Tactics of the Coastal Artillery (KA)

The text is taken from the brochure ”Coastal Artillery Organization and Tactics” published by the Swedish Armed Forces in 1985.

Invasion Defense
The invasion defense mission is solved after mobilization by engaging the advancing forces (raid or landing forces) with long-range systems such as coastal missiles and artillery. Subsequently, artillery and missile units with shorter ranges begin bombardment.

In addition to the island barrier and unloading area, controlled minefields are placed. The fixed barrier units also include mobile units, which are deployed either to establish rear barriers (defensive zones) within the brigade’s and battalion’s area or to quickly and unexpectedly engage the enemy’s forces on the flank to hinder their advance.

If the enemy breaches the forward ”defensive battalion,” they may enter the delaying area, where primarily ”light mobile” forces, amphibious battalions, and amphibious companies act to impede the enemy’s advance. The battle is conducted through a combination of attack, defense, and delaying actions.

Fire support is provided by units following in the mobile battle, as well as fixed and mobile artillery. Fire support can also be provided by collaborating army, air, and naval forces.

During the battle, other units from other parts of the Coastal Artillery Brigade, Coastal Defense, or from the military area(s) advance. These units establish defensive/delay zones within their assigned areas.

If the enemy manages to break through the units in the island barrier and reach the mainland, their use of the archipelago area is hindered by our units left in or nested within the enemy’s territory, with missile and mine units, as well as coastal ranger units.

By including fire controllers with these units, ships can be engaged with artillery and missiles from units grouped outside the enemy-controlled area.

The battle on the open coast is conducted similarly. The defensive zone consists of the area around the beach and unloading areas. If the enemy breaks through the defensive area, the engagement of their ships en route to the area continues. Mobile Coastal Artillery units are deployed to the area to ensure continued engagement. Land combat is conducted in cooperation with army units.

Coastal artillery units include various types of army units. Cooperation is carried out with naval and air combat forces.
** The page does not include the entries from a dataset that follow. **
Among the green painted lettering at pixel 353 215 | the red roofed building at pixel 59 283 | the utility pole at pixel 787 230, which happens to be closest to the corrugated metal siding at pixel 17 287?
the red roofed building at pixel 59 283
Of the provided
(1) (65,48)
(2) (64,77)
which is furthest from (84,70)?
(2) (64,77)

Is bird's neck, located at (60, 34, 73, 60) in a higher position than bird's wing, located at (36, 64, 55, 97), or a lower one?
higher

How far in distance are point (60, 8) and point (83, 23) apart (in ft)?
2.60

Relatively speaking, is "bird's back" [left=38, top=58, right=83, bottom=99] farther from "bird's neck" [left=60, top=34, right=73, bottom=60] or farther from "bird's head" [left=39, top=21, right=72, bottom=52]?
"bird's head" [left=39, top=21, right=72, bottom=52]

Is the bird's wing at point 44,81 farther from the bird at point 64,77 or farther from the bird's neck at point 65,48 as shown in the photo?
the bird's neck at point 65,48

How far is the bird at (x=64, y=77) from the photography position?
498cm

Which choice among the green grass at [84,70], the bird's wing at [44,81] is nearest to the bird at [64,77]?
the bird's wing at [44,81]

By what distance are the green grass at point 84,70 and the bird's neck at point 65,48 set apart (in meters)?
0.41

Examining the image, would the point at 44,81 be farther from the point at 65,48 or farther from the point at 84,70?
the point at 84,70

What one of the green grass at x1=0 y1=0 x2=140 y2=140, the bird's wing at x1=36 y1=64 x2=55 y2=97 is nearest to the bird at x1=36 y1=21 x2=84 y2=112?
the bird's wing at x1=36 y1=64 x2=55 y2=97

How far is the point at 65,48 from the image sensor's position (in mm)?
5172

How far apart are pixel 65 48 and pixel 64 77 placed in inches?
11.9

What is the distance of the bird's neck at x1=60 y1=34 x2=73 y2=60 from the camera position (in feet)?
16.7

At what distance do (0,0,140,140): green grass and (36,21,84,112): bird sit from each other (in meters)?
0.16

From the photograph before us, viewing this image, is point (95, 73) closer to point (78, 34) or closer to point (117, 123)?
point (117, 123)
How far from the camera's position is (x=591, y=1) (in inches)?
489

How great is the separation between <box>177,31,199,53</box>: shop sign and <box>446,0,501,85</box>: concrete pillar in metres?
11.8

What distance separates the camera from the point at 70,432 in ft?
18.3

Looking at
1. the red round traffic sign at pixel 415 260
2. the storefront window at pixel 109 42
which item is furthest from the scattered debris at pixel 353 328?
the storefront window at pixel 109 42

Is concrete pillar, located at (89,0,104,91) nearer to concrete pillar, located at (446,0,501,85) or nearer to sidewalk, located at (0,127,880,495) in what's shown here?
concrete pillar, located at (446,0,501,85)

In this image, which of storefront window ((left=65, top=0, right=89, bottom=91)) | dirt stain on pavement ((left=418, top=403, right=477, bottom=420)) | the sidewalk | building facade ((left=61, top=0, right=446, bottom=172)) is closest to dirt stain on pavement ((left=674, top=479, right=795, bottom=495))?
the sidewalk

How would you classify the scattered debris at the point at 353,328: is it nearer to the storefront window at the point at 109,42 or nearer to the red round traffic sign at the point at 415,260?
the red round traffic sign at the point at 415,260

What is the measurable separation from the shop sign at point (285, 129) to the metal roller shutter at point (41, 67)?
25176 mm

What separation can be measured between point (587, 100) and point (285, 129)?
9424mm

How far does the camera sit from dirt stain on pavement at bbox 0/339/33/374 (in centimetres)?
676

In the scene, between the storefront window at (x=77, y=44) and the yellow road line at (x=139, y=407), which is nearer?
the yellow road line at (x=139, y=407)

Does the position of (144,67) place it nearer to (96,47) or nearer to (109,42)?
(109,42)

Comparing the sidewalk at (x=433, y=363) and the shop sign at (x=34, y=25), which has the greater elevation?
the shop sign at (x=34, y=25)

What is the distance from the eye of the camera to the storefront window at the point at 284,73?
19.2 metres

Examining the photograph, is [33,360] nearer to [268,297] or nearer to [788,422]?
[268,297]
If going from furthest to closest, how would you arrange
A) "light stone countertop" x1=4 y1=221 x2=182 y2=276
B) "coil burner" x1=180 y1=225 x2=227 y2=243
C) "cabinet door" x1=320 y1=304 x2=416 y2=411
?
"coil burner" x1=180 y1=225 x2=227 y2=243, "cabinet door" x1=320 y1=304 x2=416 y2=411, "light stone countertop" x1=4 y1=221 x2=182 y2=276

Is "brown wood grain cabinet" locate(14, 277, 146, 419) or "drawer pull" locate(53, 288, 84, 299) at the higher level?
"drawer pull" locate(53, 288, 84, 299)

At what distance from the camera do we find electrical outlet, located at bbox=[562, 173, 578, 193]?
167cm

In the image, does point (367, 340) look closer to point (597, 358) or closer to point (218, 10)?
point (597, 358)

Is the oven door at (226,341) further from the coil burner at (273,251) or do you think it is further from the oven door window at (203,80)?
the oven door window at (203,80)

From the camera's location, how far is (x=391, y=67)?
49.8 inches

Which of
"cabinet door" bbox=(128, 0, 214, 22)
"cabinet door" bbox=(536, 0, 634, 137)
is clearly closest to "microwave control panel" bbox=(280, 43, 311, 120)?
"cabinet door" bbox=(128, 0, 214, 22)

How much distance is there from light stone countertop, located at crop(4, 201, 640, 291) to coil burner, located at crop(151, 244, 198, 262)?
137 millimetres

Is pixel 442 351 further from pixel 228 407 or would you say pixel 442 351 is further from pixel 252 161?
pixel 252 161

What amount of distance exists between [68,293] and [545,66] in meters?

In summary, coastal artillery units conduct a versatile battle by utilizing a combination of fixed and mobile units from several branches of the armed forces.

Surprise Attacks
A surprise attack requires, to be stopped, that we already have access to powerful units at the outset. The units permanently established in our archipelago area and near important ports and landing areas have this capability by being able to quickly raise readiness and, for a limited time (days), can develop significant effects with limited personnel input.

If the war develops into a protracted conflict, the same units have a very good ability to withstand engagement due to their protection systems. If damaged, they have recovery capability through access to repair resources.

The presented tactics are based on an offensive use of both fixed and mobile units over larger areas.

The basic principle is to halt the enemy before they reach the archipelago, mainland, or open coast. The enemy’s attacking force must be broken. If this fails, their advance towards and establishment in the bridgehead must be delayed and hindered. The time gained is used to deploy new units, both coastal artillery and other branches of the armed forces. The influx of units comes from other areas where fixed Coastal Artillery units can serve as a guard.